> **EXCERPT TO READ**
--- Start ---

HomeMy WebLinkAboutCPA201500002 Staff Report 2016-04-21 (3)Attachment B
County of Albemarle
Department of Community Development
Memorandum
To: Albemarle County Board of Supervisors
Albemarle County Planning Commission
From: Fiscal Impact Advisory Committee
Date: July 15, 2015
Subject: Cash Proffer Policy
The Board of Supervisors requested that the Albemarle County Fiscal Impact Advisory Committee
provide advice and recommendations to the Planning Commission and the Board of Supervisors on
revisions to the credit provisions and the per unit cash proffer amounts of the Cash Proffer Policy.
Specifically the Board requested that the Committee:
1) Analyze possible credits for:
-Development in targeted areas. Targeted areas are those areas shown as Priority Areas identified
in each Master Plan Area.
-Mixed use developments.
-Development supportive of growth management strategies of the Comprehensive Plan.
2) Provide recommendations on changes to existing credits in the policy, including the credit that
may be provided for by -right units, now available by policy only in limited circumstances (Policy
§ C(6)(c)).
3) Update the County's maximum per unit cash proffer amount by dwelling unit type.
A. The Committee has held 18 hour and a half long meetings. The Committee spent a majority of time
updating the maximum per unit cash proffer amounts with less time devoted to discussions about
credits. The Committee points out that since the adoption of the Cash Proffer Policy the Code of
Virginia has been amended to significantly reduce those items that can be considered in a Cash
Proffer Policy. The original policy considered all permitted items contained in the CIP and CNA.
Under the revised provisions of the Code of Virginia only those items which expand capacity may be
considered. The CIP and CNA has also been reduced to be essentially a maintenance program with
limited capacity expansion. Moreover, the Committee finds that under the current proffer model, as
the County's capital budgets grow, so too do the dollar values of the proffer amounts per unit.
The committee found that the new calculated amounts were:
- SFD - $4,918 (2014 value was $20,987)
- SFA/TH - $3,845 (2014 value was $14,271)
- MF - $5,262 (2014 value was $14,871)
A detailed summary of the work performed by the Committee may be found in Attachment A.
Further the Committee believes strongly that credits should be given to support the goals of the
Comprehensive Plan; however, the significantly lower proffer recalculation casts a new light on the
original charge. The Committee feels that explicit credit recommendations should be informed by
clear intentions of the County with regard to whether local revenue should be used to offset the costs
of development or to create a type of development. The Committee respectfully requests input on this
matter and requests the ability to reexamine credit areas with a refined target as to the purpose of
credits as a policy tool by the County. The Committee will continue to work on the cash proffer
policy consistent with the charter of the Committee to "ensure that all fiscal impact analytical tools in
use by the County are appropriate to the needs of the County". This memorandum should be
considered in conjunction with the attachments to this memorandum.

--- End ---

> **RAW DATA**

--- Start ---

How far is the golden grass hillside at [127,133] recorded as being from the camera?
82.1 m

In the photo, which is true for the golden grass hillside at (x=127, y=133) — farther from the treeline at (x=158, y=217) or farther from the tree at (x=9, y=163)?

--- End ---

Please explain, in one to three sentences, why the cash proffer memorandum above says the Committee wants input from the County before it makes explicit credit recommendations.

> **FINAL RESULT**
The Committee believes explicit credit recommendations should be informed by the County's clear intentions about whether local revenue should offset the costs of development or create a type of development. The significantly lower recalculated proffer amounts also cast a new light on the original charge. It therefore asks for input and for the chance to reexamine credit areas with a refined target for the purpose of credits as a policy tool.